■ DATA EXTRACTS:
□ □ □ □ □ □ □
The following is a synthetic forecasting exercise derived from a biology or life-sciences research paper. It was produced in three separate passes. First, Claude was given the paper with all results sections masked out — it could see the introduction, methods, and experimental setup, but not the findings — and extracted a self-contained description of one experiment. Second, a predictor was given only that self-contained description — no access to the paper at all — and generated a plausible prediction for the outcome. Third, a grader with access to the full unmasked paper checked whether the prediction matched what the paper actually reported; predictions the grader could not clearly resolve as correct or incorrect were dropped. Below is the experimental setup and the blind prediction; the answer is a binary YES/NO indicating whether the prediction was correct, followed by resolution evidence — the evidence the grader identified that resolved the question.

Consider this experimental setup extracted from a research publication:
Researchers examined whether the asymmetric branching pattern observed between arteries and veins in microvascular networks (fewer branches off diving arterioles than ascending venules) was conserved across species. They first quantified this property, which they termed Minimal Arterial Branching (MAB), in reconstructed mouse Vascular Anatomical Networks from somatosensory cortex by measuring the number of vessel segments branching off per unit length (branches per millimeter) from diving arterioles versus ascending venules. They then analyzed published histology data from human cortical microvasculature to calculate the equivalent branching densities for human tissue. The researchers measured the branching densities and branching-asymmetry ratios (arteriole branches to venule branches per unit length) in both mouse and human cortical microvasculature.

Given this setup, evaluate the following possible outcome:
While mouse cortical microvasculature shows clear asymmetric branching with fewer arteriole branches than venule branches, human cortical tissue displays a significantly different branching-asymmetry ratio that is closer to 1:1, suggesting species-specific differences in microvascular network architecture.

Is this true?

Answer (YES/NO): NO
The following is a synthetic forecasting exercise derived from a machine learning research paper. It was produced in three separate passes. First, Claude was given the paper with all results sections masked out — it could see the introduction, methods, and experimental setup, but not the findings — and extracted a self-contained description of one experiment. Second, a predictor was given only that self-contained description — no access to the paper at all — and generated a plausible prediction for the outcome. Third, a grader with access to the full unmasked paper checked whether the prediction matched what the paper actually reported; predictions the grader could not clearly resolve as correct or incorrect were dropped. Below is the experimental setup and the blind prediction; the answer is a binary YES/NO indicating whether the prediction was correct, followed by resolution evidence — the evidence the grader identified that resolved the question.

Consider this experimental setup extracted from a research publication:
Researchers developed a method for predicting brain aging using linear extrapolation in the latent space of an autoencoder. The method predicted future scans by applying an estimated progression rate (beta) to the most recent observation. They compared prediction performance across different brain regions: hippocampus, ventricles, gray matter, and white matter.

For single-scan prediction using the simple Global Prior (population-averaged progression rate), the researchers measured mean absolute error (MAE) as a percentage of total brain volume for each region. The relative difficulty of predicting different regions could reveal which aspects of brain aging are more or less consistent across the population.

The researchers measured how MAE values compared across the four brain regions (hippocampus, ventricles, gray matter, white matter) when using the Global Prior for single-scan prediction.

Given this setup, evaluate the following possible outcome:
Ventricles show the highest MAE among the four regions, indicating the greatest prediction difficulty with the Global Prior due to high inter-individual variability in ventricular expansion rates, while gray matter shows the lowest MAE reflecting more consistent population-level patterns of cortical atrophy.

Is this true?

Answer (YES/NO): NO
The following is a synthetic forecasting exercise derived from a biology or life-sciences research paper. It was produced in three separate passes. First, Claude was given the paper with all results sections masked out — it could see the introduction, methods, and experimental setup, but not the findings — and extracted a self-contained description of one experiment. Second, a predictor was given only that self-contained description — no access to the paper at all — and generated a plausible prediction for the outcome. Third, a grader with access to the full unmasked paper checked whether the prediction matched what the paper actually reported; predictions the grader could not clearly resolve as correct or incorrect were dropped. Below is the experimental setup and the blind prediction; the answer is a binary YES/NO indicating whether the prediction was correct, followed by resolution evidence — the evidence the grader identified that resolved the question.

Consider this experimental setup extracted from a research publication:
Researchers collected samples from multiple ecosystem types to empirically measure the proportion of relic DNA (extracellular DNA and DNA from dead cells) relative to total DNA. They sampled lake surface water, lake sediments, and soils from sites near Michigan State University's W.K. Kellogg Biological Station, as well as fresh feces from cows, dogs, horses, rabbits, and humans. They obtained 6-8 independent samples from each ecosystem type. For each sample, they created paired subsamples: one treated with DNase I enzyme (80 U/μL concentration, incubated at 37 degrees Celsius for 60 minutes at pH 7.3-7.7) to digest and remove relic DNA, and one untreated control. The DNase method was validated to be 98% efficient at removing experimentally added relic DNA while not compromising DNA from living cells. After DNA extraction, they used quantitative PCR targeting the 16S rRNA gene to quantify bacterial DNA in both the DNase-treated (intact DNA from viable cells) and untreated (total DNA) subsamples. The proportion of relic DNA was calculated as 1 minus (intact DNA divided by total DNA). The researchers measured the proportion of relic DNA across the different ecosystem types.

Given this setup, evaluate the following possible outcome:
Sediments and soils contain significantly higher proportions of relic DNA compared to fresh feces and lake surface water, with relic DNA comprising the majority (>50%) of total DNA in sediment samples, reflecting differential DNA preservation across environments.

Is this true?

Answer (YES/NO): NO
□ □ □ □ □ □ □
■ WHAT IS EXPECTED: Here you need to write out the listing above exactly, from its first line to its last.

■ SOLUTION:
The following is a synthetic forecasting exercise derived from a biology or life-sciences research paper. It was produced in three separate passes. First, Claude was given the paper with all results sections masked out — it could see the introduction, methods, and experimental setup, but not the findings — and extracted a self-contained description of one experiment. Second, a predictor was given only that self-contained description — no access to the paper at all — and generated a plausible prediction for the outcome. Third, a grader with access to the full unmasked paper checked whether the prediction matched what the paper actually reported; predictions the grader could not clearly resolve as correct or incorrect were dropped. Below is the experimental setup and the blind prediction; the answer is a binary YES/NO indicating whether the prediction was correct, followed by resolution evidence — the evidence the grader identified that resolved the question.

Consider this experimental setup extracted from a research publication:
Researchers examined whether the asymmetric branching pattern observed between arteries and veins in microvascular networks (fewer branches off diving arterioles than ascending venules) was conserved across species. They first quantified this property, which they termed Minimal Arterial Branching (MAB), in reconstructed mouse Vascular Anatomical Networks from somatosensory cortex by measuring the number of vessel segments branching off per unit length (branches per millimeter) from diving arterioles versus ascending venules. They then analyzed published histology data from human cortical microvasculature to calculate the equivalent branching densities for human tissue. The researchers measured the branching densities and branching-asymmetry ratios (arteriole branches to venule branches per unit length) in both mouse and human cortical microvasculature.

Given this setup, evaluate the following possible outcome:
While mouse cortical microvasculature shows clear asymmetric branching with fewer arteriole branches than venule branches, human cortical tissue displays a significantly different branching-asymmetry ratio that is closer to 1:1, suggesting species-specific differences in microvascular network architecture.

Is this true?

Answer (YES/NO): NO
The following is a synthetic forecasting exercise derived from a machine learning research paper. It was produced in three separate passes. First, Claude was given the paper with all results sections masked out — it could see the introduction, methods, and experimental setup, but not the findings — and extracted a self-contained description of one experiment. Second, a predictor was given only that self-contained description — no access to the paper at all — and generated a plausible prediction for the outcome. Third, a grader with access to the full unmasked paper checked whether the prediction matched what the paper actually reported; predictions the grader could not clearly resolve as correct or incorrect were dropped. Below is the experimental setup and the blind prediction; the answer is a binary YES/NO indicating whether the prediction was correct, followed by resolution evidence — the evidence the grader identified that resolved the question.

Consider this experimental setup extracted from a research publication:
Researchers developed a method for predicting brain aging using linear extrapolation in the latent space of an autoencoder. The method predicted future scans by applying an estimated progression rate (beta) to the most recent observation. They compared prediction performance across different brain regions: hippocampus, ventricles, gray matter, and white matter.

For single-scan prediction using the simple Global Prior (population-averaged progression rate), the researchers measured mean absolute error (MAE) as a percentage of total brain volume for each region. The relative difficulty of predicting different regions could reveal which aspects of brain aging are more or less consistent across the population.

The researchers measured how MAE values compared across the four brain regions (hippocampus, ventricles, gray matter, white matter) when using the Global Prior for single-scan prediction.

Given this setup, evaluate the following possible outcome:
Ventricles show the highest MAE among the four regions, indicating the greatest prediction difficulty with the Global Prior due to high inter-individual variability in ventricular expansion rates, while gray matter shows the lowest MAE reflecting more consistent population-level patterns of cortical atrophy.

Is this true?

Answer (YES/NO): NO
The following is a synthetic forecasting exercise derived from a biology or life-sciences research paper. It was produced in three separate passes. First, Claude was given the paper with all results sections masked out — it could see the introduction, methods, and experimental setup, but not the findings — and extracted a self-contained description of one experiment. Second, a predictor was given only that self-contained description — no access to the paper at all — and generated a plausible prediction for the outcome. Third, a grader with access to the full unmasked paper checked whether the prediction matched what the paper actually reported; predictions the grader could not clearly resolve as correct or incorrect were dropped. Below is the experimental setup and the blind prediction; the answer is a binary YES/NO indicating whether the prediction was correct, followed by resolution evidence — the evidence the grader identified that resolved the question.

Consider this experimental setup extracted from a research publication:
Researchers collected samples from multiple ecosystem types to empirically measure the proportion of relic DNA (extracellular DNA and DNA from dead cells) relative to total DNA. They sampled lake surface water, lake sediments, and soils from sites near Michigan State University's W.K. Kellogg Biological Station, as well as fresh feces from cows, dogs, horses, rabbits, and humans. They obtained 6-8 independent samples from each ecosystem type. For each sample, they created paired subsamples: one treated with DNase I enzyme (80 U/μL concentration, incubated at 37 degrees Celsius for 60 minutes at pH 7.3-7.7) to digest and remove relic DNA, and one untreated control. The DNase method was validated to be 98% efficient at removing experimentally added relic DNA while not compromising DNA from living cells. After DNA extraction, they used quantitative PCR targeting the 16S rRNA gene to quantify bacterial DNA in both the DNase-treated (intact DNA from viable cells) and untreated (total DNA) subsamples. The proportion of relic DNA was calculated as 1 minus (intact DNA divided by total DNA). The researchers measured the proportion of relic DNA across the different ecosystem types.

Given this setup, evaluate the following possible outcome:
Sediments and soils contain significantly higher proportions of relic DNA compared to fresh feces and lake surface water, with relic DNA comprising the majority (>50%) of total DNA in sediment samples, reflecting differential DNA preservation across environments.

Is this true?

Answer (YES/NO): NO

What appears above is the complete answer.